● EXERCISE INPUT
_ _ _ _ _ _ _
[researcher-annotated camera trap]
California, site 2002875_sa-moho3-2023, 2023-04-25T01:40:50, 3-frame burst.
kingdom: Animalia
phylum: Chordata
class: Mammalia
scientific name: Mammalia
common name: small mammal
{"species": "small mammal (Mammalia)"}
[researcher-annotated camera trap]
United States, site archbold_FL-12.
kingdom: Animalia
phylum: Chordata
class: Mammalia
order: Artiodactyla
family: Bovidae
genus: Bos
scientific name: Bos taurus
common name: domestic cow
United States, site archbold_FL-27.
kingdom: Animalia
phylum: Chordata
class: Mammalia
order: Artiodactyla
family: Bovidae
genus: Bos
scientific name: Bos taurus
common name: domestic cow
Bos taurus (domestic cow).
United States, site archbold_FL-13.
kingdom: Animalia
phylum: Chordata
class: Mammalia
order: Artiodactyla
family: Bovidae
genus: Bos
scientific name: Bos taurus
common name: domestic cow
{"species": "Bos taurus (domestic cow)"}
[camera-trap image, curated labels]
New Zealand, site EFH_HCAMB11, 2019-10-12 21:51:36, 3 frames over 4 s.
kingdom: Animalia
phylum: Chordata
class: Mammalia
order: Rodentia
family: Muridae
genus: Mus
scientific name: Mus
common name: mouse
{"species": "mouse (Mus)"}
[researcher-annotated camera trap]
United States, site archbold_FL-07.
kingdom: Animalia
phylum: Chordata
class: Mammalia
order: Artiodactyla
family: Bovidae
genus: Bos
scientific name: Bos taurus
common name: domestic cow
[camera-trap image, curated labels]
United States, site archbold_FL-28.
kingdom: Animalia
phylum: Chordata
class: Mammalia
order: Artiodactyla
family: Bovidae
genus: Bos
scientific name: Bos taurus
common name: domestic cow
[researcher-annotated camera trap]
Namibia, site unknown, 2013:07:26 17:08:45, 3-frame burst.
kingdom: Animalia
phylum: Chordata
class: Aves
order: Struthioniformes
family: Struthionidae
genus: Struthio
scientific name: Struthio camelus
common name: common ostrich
_ _ _ _ _ _ _
The answer should consist of every entry, repeated word for word.

● REPLY TO THE TASK
[researcher-annotated camera trap]
California, site 2002875_sa-moho3-2023, 2023-04-25T01:40:50, 3-frame burst.
kingdom: Animalia
phylum: Chordata
class: Mammalia
scientific name: Mammalia
common name: small mammal
{"species": "small mammal (Mammalia)"}
[researcher-annotated camera trap]
United States, site archbold_FL-12.
kingdom: Animalia
phylum: Chordata
class: Mammalia
order: Artiodactyla
family: Bovidae
genus: Bos
scientific name: Bos taurus
common name: domestic cow
United States, site archbold_FL-27.
kingdom: Animalia
phylum: Chordata
class: Mammalia
order: Artiodactyla
family: Bovidae
genus: Bos
scientific name: Bos taurus
common name: domestic cow
Bos taurus (domestic cow).
United States, site archbold_FL-13.
kingdom: Animalia
phylum: Chordata
class: Mammalia
order: Artiodactyla
family: Bovidae
genus: Bos
scientific name: Bos taurus
common name: domestic cow
{"species": "Bos taurus (domestic cow)"}
[camera-trap image, curated labels]
New Zealand, site EFH_HCAMB11, 2019-10-12 21:51:36, 3 frames over 4 s.
kingdom: Animalia
phylum: Chordata
class: Mammalia
order: Rodentia
family: Muridae
genus: Mus
scientific name: Mus
common name: mouse
{"species": "mouse (Mus)"}
[researcher-annotated camera trap]
United States, site archbold_FL-07.
kingdom: Animalia
phylum: Chordata
class: Mammalia
order: Artiodactyla
family: Bovidae
genus: Bos
scientific name: Bos taurus
common name: domestic cow
[camera-trap image, curated labels]
United States, site archbold_FL-28.
kingdom: Animalia
phylum: Chordata
class: Mammalia
order: Artiodactyla
family: Bovidae
genus: Bos
scientific name: Bos taurus
common name: domestic cow
[researcher-annotated camera trap]
Namibia, site unknown, 2013:07:26 17:08:45, 3-frame burst.
kingdom: Animalia
phylum: Chordata
class: Aves
order: Struthioniformes
family: Struthionidae
genus: Struthio
scientific name: Struthio camelus
common name: common ostrich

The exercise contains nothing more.